▶ **Material provided**:
++++++++++++++++++++

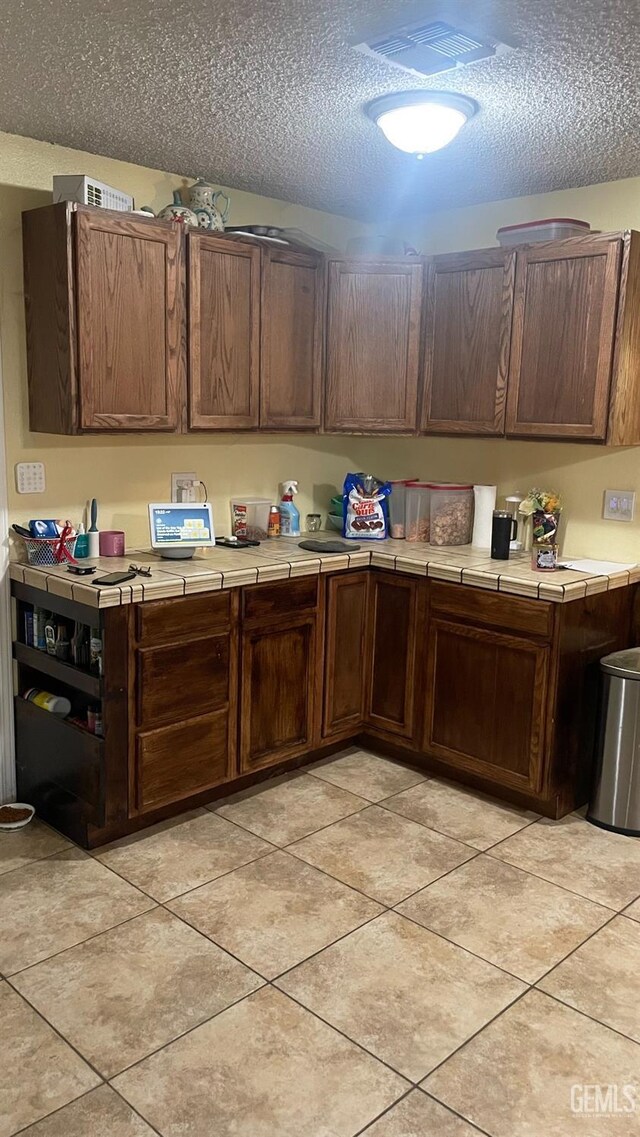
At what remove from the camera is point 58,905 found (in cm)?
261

++++++++++++++++++++

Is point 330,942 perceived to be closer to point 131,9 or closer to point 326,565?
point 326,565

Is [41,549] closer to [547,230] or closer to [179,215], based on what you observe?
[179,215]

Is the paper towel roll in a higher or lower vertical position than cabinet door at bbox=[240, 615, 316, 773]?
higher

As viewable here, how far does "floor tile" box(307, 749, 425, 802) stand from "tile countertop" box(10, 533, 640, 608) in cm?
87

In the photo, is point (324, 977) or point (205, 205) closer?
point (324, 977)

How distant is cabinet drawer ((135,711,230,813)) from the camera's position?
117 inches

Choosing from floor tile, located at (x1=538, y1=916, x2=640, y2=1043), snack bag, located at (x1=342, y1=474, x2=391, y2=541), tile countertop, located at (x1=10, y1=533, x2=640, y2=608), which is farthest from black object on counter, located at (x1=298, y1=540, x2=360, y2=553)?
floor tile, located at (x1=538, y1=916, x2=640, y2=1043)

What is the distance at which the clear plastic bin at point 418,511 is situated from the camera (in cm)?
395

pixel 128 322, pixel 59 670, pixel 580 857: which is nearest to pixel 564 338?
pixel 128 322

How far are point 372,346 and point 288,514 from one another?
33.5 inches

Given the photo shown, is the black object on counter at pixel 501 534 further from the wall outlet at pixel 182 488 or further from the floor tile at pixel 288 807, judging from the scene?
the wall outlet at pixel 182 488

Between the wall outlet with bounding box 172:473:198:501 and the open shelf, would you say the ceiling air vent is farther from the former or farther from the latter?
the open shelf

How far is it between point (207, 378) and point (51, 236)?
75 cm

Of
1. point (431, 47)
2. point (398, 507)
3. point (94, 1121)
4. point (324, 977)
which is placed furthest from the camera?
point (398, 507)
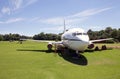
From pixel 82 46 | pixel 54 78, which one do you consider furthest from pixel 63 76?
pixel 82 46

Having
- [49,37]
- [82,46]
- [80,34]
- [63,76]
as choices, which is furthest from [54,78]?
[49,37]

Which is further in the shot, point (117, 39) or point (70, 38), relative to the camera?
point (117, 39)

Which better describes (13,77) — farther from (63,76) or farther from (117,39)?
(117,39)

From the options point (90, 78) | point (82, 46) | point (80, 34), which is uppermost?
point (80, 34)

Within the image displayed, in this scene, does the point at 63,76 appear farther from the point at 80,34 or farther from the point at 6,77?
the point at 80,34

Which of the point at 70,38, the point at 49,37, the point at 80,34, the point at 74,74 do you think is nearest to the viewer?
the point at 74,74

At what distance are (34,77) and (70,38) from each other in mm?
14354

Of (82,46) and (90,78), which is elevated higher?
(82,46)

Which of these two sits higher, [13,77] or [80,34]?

++++++++++++++++++++

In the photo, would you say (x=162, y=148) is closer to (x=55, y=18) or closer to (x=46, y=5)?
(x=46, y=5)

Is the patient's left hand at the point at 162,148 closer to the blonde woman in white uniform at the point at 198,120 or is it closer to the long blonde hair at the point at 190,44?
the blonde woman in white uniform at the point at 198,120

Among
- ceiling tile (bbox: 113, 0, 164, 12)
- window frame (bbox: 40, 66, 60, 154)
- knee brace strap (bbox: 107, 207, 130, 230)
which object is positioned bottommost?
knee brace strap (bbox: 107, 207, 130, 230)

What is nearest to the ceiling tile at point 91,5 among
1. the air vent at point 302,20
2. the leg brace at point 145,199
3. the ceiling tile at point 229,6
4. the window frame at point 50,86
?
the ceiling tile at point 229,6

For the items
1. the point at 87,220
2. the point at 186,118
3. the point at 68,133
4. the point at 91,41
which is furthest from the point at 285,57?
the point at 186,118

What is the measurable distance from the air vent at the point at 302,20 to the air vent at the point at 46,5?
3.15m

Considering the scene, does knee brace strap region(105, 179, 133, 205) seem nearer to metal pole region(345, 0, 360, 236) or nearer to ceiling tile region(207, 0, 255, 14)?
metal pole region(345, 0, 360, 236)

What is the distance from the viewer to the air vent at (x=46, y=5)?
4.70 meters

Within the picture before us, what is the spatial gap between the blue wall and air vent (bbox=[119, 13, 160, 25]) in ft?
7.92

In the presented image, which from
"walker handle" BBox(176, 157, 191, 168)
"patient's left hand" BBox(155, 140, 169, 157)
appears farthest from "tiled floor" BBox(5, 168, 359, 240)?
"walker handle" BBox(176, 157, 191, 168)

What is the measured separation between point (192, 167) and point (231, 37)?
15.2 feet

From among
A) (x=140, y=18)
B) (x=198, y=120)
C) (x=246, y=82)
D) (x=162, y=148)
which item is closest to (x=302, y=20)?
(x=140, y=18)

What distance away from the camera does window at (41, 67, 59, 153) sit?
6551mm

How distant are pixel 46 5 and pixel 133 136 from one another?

++++++++++++++++++++

▶ **What the task requires**: Reproduce the stretch of data from the line containing "At what distance" through the line containing "Which of these", both included, unchanged.

▶ **Result of the task**:
At what distance are (34,77) and (70,38) from each other in mm?
14354

Of (82,46) and (90,78), which is elevated higher?
(82,46)

Which of these two sits higher, [13,77] or [80,34]?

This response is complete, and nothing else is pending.